Records
★ ★ ★
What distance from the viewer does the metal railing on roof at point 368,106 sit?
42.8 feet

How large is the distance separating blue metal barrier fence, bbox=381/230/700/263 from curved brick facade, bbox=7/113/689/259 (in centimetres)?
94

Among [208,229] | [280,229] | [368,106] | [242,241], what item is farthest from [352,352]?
★ ★ ★
Stated task
Convert the entries, starting with the line that contains "How large is" and going on through the end of the entries, into a JSON list of strings with one string per line and blank lines left out.

Exercise solution
[
  "How large is the distance separating blue metal barrier fence, bbox=381/230/700/263 from curved brick facade, bbox=7/113/689/259 (in centimetres)?",
  "94",
  "Among [208,229] | [280,229] | [368,106] | [242,241], what item is farthest from [352,352]?"
]